Work task: Every line in the records below that holds the word "Zealand" is to be copied.

Dataset entries:
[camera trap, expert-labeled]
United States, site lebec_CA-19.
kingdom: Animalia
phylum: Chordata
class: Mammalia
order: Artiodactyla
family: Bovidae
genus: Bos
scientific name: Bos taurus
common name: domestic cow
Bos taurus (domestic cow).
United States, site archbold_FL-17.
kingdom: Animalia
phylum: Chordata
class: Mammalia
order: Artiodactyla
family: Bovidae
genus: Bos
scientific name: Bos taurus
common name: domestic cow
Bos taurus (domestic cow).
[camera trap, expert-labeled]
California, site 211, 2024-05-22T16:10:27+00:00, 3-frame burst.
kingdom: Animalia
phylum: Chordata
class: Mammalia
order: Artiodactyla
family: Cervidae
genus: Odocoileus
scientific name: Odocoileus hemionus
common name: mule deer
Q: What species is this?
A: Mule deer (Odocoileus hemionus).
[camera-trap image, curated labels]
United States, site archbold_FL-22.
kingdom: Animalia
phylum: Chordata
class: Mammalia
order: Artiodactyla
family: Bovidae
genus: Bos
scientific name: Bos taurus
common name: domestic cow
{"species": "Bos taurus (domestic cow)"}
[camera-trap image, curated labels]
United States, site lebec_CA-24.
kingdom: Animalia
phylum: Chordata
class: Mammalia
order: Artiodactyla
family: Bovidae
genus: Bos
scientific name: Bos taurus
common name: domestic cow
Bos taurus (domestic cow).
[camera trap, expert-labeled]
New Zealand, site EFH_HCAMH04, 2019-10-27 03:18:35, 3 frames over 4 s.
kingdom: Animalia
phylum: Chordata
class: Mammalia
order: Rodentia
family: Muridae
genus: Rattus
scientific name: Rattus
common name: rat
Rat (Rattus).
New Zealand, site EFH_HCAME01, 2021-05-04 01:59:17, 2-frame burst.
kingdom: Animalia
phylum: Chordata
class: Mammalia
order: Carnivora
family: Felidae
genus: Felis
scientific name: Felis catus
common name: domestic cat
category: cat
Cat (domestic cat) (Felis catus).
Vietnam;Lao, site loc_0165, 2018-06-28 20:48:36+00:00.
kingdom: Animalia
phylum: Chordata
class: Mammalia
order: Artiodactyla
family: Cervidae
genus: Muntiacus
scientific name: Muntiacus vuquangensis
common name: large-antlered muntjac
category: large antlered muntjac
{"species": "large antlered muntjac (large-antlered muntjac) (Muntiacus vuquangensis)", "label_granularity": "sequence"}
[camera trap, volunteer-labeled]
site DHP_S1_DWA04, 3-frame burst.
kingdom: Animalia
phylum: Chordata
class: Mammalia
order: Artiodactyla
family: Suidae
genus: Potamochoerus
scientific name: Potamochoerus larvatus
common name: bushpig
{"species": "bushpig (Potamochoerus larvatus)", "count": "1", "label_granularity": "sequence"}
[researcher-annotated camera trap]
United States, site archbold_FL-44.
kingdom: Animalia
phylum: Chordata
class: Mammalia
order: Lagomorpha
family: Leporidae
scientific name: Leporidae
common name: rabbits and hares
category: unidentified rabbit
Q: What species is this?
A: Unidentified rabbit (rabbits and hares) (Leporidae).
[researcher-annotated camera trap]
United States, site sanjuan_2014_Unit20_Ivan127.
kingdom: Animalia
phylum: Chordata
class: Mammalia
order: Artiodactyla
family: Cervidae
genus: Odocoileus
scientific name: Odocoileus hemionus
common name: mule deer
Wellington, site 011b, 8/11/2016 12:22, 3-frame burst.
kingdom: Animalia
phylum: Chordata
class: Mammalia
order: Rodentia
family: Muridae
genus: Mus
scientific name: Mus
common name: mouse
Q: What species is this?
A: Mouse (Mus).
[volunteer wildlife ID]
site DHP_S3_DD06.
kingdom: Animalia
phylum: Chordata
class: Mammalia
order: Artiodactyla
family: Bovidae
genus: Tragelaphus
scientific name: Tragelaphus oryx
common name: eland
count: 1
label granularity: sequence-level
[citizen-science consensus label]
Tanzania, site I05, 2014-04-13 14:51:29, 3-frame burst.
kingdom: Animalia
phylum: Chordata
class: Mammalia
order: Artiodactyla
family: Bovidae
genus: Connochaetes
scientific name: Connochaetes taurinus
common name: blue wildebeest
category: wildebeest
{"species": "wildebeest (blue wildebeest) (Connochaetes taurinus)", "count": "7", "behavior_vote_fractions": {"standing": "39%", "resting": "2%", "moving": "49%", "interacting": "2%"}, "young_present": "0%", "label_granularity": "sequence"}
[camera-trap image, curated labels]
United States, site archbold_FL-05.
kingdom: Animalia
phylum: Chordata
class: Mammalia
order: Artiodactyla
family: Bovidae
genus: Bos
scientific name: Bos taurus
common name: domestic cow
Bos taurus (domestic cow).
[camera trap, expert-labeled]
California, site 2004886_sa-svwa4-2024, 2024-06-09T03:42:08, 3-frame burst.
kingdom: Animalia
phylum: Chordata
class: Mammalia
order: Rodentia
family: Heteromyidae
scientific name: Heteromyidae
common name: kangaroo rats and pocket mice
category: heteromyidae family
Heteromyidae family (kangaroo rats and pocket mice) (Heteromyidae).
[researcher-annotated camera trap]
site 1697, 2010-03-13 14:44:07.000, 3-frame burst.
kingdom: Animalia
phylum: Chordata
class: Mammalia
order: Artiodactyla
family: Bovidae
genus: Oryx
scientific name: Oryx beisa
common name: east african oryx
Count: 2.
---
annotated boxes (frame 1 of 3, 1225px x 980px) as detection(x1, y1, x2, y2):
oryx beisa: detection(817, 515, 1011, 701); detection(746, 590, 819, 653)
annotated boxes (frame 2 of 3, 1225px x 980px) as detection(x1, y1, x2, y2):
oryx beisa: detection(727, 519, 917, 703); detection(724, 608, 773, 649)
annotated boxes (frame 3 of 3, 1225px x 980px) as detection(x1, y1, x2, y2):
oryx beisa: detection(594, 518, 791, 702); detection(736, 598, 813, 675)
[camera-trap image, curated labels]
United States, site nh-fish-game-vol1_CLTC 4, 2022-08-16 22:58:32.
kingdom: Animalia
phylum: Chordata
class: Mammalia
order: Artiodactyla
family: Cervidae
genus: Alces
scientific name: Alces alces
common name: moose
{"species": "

Final answer:
New Zealand, site EFH_HCAMH04, 2019-10-27 03:18:35, 3 frames over 4 s.
New Zealand, site EFH_HCAME01, 2021-05-04 01:59:17, 2-frame burst.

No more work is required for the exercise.